▶ _MATERIAL PROVIDED_
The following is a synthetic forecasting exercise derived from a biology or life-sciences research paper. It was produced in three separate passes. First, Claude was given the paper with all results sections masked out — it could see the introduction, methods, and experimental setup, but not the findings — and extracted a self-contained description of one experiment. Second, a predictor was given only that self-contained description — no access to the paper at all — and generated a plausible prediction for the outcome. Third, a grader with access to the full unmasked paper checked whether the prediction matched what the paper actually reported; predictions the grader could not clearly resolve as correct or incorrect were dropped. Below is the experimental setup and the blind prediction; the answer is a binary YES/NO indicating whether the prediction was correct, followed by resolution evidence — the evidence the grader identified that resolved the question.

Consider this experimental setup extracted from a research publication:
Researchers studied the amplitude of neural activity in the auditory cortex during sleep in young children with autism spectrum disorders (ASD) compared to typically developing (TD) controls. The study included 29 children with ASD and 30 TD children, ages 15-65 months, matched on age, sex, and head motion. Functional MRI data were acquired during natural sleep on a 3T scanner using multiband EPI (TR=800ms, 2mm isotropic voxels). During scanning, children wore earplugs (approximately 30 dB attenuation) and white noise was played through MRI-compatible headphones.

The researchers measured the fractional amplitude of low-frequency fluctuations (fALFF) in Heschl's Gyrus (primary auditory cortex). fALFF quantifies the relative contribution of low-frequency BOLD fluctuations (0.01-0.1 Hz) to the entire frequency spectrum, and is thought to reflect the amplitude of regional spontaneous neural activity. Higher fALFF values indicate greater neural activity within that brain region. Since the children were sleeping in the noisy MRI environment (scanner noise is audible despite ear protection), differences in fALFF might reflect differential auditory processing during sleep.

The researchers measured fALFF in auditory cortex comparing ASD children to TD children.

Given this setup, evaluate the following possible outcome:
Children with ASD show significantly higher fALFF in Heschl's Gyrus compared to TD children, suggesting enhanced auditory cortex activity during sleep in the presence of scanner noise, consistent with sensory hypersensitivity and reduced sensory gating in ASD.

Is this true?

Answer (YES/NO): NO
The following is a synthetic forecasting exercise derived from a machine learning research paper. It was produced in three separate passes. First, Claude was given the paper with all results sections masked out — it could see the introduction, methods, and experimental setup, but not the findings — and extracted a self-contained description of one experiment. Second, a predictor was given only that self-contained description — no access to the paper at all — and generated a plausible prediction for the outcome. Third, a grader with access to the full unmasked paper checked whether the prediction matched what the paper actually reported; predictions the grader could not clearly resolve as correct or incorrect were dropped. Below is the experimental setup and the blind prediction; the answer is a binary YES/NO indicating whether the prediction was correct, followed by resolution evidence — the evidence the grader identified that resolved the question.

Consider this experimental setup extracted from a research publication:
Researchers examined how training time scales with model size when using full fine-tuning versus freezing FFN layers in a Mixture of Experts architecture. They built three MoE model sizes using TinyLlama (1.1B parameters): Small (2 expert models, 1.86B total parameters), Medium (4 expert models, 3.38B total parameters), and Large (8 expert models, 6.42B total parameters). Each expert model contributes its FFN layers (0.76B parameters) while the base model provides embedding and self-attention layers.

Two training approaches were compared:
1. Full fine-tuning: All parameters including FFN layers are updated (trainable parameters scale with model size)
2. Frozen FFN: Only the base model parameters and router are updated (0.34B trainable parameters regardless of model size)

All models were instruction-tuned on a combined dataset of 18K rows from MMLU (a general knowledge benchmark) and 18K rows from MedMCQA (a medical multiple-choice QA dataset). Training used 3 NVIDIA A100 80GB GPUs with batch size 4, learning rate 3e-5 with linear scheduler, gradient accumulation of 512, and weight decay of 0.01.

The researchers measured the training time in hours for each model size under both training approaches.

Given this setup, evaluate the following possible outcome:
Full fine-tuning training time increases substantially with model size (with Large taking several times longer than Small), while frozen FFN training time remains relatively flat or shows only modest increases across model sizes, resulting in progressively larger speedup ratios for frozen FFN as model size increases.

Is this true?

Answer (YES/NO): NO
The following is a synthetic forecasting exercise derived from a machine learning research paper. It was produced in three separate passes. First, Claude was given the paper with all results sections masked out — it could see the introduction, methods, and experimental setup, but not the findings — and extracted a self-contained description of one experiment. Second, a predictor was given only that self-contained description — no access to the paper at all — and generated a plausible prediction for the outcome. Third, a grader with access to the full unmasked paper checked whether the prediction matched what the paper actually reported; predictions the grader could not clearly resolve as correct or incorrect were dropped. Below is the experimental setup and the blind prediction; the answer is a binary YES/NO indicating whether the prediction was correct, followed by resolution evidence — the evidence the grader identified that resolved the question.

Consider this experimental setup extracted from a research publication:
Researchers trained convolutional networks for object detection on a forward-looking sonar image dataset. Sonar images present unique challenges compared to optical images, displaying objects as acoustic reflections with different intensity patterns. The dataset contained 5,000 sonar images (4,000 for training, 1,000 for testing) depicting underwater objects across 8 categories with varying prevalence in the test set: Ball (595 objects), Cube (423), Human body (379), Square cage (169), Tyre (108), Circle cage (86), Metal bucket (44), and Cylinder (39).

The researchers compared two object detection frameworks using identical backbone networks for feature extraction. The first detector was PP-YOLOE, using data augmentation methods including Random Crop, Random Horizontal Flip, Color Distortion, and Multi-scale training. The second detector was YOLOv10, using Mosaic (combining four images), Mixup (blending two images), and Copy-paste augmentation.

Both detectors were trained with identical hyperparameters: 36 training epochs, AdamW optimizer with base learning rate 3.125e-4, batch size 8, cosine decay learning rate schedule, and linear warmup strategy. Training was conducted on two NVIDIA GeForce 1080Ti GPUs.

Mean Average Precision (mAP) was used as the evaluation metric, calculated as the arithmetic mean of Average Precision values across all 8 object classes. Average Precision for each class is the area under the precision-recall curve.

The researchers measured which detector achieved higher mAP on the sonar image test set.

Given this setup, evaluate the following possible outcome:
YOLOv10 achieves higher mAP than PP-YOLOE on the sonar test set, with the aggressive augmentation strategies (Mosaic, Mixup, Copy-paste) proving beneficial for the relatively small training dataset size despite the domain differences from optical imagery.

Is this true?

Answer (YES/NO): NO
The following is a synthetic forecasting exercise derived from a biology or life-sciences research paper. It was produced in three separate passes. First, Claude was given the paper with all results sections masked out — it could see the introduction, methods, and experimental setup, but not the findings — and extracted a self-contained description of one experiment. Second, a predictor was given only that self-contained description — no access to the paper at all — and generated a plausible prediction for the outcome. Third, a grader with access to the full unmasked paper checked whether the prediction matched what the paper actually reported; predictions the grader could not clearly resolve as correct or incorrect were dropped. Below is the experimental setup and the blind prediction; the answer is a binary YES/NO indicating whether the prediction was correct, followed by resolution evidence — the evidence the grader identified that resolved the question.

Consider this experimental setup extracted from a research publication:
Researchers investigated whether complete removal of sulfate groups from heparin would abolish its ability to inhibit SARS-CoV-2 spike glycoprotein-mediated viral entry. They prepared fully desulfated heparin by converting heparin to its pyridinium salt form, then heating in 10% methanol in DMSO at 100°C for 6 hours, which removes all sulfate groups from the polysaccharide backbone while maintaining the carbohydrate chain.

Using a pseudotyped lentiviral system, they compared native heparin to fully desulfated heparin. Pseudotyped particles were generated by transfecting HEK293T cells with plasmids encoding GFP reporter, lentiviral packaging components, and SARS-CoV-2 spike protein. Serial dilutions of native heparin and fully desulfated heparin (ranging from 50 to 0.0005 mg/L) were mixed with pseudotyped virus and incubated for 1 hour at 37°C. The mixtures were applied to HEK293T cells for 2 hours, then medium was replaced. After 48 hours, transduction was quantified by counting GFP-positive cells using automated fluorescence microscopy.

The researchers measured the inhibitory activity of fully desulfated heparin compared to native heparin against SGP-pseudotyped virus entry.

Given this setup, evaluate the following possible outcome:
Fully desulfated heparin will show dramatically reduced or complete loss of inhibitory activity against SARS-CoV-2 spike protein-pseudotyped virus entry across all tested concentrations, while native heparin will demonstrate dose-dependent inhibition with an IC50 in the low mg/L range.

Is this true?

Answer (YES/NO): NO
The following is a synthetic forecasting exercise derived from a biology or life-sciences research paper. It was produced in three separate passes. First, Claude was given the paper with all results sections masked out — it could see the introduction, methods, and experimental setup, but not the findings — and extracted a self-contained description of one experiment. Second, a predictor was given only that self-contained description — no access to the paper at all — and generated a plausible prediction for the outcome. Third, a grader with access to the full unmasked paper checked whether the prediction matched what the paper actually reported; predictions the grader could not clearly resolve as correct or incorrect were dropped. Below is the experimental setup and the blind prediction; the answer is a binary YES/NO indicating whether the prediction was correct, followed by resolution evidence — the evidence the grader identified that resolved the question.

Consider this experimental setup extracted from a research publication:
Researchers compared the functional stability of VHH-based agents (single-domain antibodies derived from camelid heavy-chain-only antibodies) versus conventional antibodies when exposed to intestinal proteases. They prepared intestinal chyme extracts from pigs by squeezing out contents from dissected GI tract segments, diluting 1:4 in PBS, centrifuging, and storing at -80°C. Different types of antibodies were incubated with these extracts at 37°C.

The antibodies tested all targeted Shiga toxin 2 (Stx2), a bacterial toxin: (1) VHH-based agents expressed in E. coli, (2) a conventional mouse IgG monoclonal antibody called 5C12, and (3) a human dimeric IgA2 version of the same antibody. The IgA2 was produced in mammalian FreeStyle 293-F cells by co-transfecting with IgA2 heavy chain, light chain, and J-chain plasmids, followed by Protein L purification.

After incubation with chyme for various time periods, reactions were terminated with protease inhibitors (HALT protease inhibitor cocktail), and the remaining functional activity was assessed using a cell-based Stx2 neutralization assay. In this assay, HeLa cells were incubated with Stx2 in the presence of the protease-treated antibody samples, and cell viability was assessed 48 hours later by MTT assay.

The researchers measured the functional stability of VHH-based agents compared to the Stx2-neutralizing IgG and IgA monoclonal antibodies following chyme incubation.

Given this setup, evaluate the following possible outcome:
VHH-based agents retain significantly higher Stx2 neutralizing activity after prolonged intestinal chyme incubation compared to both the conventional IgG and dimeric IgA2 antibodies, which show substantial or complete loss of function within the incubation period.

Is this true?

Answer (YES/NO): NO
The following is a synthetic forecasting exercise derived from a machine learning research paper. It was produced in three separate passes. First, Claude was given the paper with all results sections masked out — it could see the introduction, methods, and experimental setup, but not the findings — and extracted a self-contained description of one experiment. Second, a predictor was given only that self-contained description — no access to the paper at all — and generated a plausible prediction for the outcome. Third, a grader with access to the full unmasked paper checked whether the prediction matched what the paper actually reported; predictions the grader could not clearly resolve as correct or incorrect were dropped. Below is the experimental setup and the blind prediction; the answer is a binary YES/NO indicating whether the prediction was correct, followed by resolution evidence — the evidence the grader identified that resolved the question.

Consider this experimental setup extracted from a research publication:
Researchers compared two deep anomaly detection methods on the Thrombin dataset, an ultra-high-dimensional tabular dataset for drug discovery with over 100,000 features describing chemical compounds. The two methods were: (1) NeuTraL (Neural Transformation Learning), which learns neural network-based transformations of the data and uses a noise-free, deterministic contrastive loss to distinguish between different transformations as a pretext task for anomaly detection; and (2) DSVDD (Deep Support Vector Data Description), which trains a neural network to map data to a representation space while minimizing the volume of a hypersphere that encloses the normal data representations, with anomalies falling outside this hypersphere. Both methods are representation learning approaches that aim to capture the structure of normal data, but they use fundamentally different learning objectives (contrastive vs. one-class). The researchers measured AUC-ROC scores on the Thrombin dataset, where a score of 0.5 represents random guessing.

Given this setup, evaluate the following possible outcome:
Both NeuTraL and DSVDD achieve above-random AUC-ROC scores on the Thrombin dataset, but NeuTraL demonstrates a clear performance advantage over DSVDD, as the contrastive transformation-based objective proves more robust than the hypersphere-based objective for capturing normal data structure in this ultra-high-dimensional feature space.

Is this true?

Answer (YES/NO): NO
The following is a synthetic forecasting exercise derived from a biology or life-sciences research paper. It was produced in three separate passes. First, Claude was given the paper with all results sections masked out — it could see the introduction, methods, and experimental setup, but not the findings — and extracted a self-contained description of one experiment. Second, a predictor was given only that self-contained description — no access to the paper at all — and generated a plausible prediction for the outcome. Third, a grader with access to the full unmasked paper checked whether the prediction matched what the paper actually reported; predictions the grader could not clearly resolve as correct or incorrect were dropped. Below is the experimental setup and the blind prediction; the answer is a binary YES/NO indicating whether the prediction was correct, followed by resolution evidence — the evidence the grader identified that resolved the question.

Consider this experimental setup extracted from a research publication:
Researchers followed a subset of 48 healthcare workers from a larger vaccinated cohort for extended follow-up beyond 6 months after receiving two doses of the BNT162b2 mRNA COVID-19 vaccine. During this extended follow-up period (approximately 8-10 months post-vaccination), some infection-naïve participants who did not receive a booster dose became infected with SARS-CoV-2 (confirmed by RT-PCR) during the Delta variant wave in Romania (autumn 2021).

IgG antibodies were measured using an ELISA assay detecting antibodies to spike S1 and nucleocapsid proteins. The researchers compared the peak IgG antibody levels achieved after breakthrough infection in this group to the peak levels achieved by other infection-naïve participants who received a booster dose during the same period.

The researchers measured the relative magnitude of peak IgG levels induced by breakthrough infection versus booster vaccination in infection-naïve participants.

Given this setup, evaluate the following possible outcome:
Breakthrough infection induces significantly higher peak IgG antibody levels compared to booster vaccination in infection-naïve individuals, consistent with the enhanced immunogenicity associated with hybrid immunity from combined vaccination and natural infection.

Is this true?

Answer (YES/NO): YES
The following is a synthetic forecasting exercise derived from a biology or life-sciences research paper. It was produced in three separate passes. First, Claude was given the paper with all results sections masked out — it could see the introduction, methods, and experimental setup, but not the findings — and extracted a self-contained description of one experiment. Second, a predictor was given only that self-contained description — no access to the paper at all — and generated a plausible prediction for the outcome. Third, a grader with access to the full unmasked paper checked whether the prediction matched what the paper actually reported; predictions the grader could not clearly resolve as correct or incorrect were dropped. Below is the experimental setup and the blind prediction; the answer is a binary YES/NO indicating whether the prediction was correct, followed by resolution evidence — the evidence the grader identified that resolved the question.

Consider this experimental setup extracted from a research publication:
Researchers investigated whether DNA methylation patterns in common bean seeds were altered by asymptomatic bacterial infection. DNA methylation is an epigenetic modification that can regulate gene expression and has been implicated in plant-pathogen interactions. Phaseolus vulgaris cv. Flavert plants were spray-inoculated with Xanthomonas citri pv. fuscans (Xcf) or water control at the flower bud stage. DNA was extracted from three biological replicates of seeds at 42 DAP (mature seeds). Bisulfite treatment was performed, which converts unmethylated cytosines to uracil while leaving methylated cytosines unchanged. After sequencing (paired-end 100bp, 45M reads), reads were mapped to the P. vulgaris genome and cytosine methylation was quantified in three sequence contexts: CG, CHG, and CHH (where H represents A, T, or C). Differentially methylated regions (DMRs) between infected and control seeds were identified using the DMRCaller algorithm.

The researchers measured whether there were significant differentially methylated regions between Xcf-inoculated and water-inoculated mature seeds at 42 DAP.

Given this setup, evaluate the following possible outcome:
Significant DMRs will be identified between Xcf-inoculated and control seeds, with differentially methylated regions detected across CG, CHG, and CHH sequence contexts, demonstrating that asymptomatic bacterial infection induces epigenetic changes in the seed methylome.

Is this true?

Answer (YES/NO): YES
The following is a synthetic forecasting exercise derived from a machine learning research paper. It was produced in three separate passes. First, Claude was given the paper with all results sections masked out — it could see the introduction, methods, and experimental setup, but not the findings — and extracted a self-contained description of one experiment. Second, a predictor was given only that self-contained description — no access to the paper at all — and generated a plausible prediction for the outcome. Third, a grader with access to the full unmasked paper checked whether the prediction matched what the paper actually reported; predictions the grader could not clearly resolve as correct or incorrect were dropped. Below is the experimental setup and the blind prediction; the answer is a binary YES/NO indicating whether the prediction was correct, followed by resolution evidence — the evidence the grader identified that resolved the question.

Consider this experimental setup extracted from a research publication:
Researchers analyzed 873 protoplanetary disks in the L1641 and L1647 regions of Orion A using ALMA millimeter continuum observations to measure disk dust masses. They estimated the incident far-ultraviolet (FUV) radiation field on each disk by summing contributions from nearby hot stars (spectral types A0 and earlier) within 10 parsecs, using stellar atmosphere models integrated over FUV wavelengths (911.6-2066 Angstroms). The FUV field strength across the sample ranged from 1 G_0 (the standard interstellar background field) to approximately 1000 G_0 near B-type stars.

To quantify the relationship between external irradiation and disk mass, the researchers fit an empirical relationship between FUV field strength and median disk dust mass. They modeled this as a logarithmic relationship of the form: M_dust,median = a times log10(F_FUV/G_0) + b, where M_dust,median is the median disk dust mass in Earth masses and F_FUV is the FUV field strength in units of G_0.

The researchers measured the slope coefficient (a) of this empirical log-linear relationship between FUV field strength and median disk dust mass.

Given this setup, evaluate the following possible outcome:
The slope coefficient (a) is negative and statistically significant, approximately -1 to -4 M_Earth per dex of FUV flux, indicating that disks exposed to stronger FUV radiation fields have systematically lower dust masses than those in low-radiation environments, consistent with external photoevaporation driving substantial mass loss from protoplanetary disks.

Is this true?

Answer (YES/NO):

▶ _INSTRUCTIONS TO FOLLOW_
Could you return all lines from the records that include the word "transfecting"?

▶ _RESULT OF THE TASK_
Using a pseudotyped lentiviral system, they compared native heparin to fully desulfated heparin. Pseudotyped particles were generated by transfecting HEK293T cells with plasmids encoding GFP reporter, lentiviral packaging components, and SARS-CoV-2 spike protein. Serial dilutions of native heparin and fully desulfated heparin (ranging from 50 to 0.0005 mg/L) were mixed with pseudotyped virus and incubated for 1 hour at 37°C. The mixtures were applied to HEK293T cells for 2 hours, then medium was replaced. After 48 hours, transduction was quantified by counting GFP-positive cells using automated fluorescence microscopy.
The antibodies tested all targeted Shiga toxin 2 (Stx2), a bacterial toxin: (1) VHH-based agents expressed in E. coli, (2) a conventional mouse IgG monoclonal antibody called 5C12, and (3) a human dimeric IgA2 version of the same antibody. The IgA2 was produced in mammalian FreeStyle 293-F cells by co-transfecting with IgA2 heavy chain, light chain, and J-chain plasmids, followed by Protein L purification.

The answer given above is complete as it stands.